Digital PCR provides a standard-curve-free method to precisely quantify next-generation sequencing libraries while minimizing sample handling. This provides a reliable and accurate library quantification strategy for efficient utilization of sequencer capacity and drives down the cost of sequencing.
GEN: For which particular clinical applications might dPCR be most appropriate?
Dr. Hefner: Digital PCR is often referred to as the gold standard for the detection of mutations in cell-free DNA. Numerous medical research institutes are devising digital PCR methods for monitoring for the presence of drug resistance markers in cancer. These studies are demonstrating earlier detection of disease recurrence. As this information becomes widespread, more and more physicians will likely start using residual disease monitoring as part of their treatment regimen for cancer patients.

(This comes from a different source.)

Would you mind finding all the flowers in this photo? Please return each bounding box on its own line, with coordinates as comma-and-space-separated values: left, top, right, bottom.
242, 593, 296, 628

Mr. Apter: Digital PCR is most advantageous for biopsies, early cancer detection, or any applications that rely on low-quality DNA templates or require the detection of low-abundance DNA or rare mutations. It is also appropriate for measuring fold-changes in expression.
Ms. Venkatesh: With its ability to sensitively and accurately detect mutant alleles in an abundance of wild-type signal, dPCR is gaining wider adoption in oncology laboratories, specifically in liquid biopsy tests, re-occurrence monitoring, and minimum residual disease detection. It is also used for orthogonal confirmation of results obtained using other techniques such as next-generation sequencing.
Additionally, dPCR applications in infectious disease are on the rise, as it can accurately determine pathogen loads at low levels and in the presence of PCR inhibitors such as hemoglobin.